═════ SELECTED EXCERPT

There are songs about the revered combination of measurements “36-24-36”. These dimensions correspond to what is colloquially known as a “brick house” or a woman who carries the majority of her fat in her lower body and breasts, while carrying only a small amount of abdominal fat. She is the ideal, but for many men and women, building physiques with low amounts of abdominal fat remains elusive.
As discussed previously, the percentage of Americans who are overweight or obese is about 70%. Obesity is linked to a number of health concerns from type 2 diabetes to cardiovascular disease. For this reason, there is no shortage of public health interventions that target fat loss. With few exceptions, most people looking to transform their bodies are focused on achieving an aesthetic. While some believe that this aesthetic will correspond to a certain weight, we all are aware that two people can weigh the same amount and look completely different, depending on muscle/fat mass and fat distribution.
However, not all fat and, by proxy, methods of fat loss are the same. In the average person, 90% of fat is subcutaneous; it lies in a layer underneath the skin, while the final 10% is visceral. Visceral fat is thought to play a role in a number of health conditions, including cardiovascular disease, dementia, asthma breast cancer and colo-rectoral cancer. For women in particular, as age increases into the stage of menopause, the distribution of fat in the body changes and tends to increase.

══════════
═════ DATASET ENTRIES

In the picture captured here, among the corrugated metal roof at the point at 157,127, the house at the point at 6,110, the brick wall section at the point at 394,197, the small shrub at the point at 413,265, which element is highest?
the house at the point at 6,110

══════════
═════ DATASET ENTRIES

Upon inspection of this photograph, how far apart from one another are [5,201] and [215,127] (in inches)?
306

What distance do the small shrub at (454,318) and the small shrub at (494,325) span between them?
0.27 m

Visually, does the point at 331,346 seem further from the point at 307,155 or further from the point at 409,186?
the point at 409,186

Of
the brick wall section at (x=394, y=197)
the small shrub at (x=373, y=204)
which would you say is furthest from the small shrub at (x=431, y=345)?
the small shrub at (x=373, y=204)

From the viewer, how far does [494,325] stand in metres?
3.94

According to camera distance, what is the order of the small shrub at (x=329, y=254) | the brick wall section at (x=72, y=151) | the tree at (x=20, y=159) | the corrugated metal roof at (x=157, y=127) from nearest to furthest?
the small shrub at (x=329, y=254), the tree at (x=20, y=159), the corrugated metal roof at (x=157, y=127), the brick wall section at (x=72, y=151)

══════════
═════ DATASET ENTRIES

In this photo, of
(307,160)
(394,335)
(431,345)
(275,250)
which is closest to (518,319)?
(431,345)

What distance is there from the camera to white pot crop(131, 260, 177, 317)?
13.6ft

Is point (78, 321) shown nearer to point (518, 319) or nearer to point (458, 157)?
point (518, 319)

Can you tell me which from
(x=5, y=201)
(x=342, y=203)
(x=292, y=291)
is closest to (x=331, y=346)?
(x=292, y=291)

══════════

PARTS OF THE EXERCISE:
1 – Answer these questions from the passage on body fat:
(a) What combination of measurements do the songs mentioned in the passage revere?
(b) About what percentage of Americans are overweight or obese?
(c) In the average person, what percentage of fat is subcutaneous?
2 – Can you pick up the passage on body fat after its last sentence and continue it?
The records come from a different source than the passage on body fat.

ANSWERS TO THE TASKS:
1 –
(a) 36-24-36
(b) About 70%
(c) 90%

2 –
The easiest way (but not the most accurate way) to estimate your visceral fat is to look in the mirror. Those who tend to have “apple” shapes, even at lower weights, are probably carrying a larger amount of visceral fat. You can also take a tape measure and find out your waist/hip ratio.The World Health Organization states that abdominal obesity has a waist-hip ratio above .9 for males and above .85 for women, so if you are close to these thresholds, you are considered higher risk and should consider taking action steps to prevent the development of chronic disease.
The journey to lose visceral fat is similar to that of any weight loss journey. It starts with a caloric deficit; burn more calories than you take in and you will lose weight. Unfortunately, where you tend to store your fat has to do with hormones and genetics. Moreover, general studies have found that it is easier for men to lose abdominal fat than women. Overall, focusing on the general path to weight loss will decrease abdominal fat. Some people believe that doing exercises targeting the abdomen will reduce this fat, but the fact of the matter is, even if you gain muscle in this area, you will have layers of fat covering your abs and you will not have reduced your abdominal fat at all.
However, there are simple techniques you can use to reduce visceral fat. First of all, eating a nutrient dense diet, high in fiber and low in saturated fats, such as that proposed by MyPlate, can lead to fat loss and thus reduce abdominal fat. Exercise seems to play a bigger role in reducing visceral fat than diet. This may be because individuals who exercise are more likely to maintain muscle mass, which translates into a higher metabolism. For example, one study found that high intensity interval training (which I will cover in a different blog post), even without caloric restriction, was able to be more effective than moderate intensity continuous training at reducing abdominal and visceral fat (Maillard et. al, 2016). Another study found that a large amount of weight loss through exercise was associated with a reduction in abdominal fat and the maintenance of muscle. (Mayo et al, 2003).
The bottom line is that abdominal fat is different from other fat and both men and women struggle to lose it, to differing degrees. In order to reduce this unsightly and menacing culprit, a sound diet and exercise plan tailored to your specific goals is necessary so we can build the body of your dreams, brick by brick.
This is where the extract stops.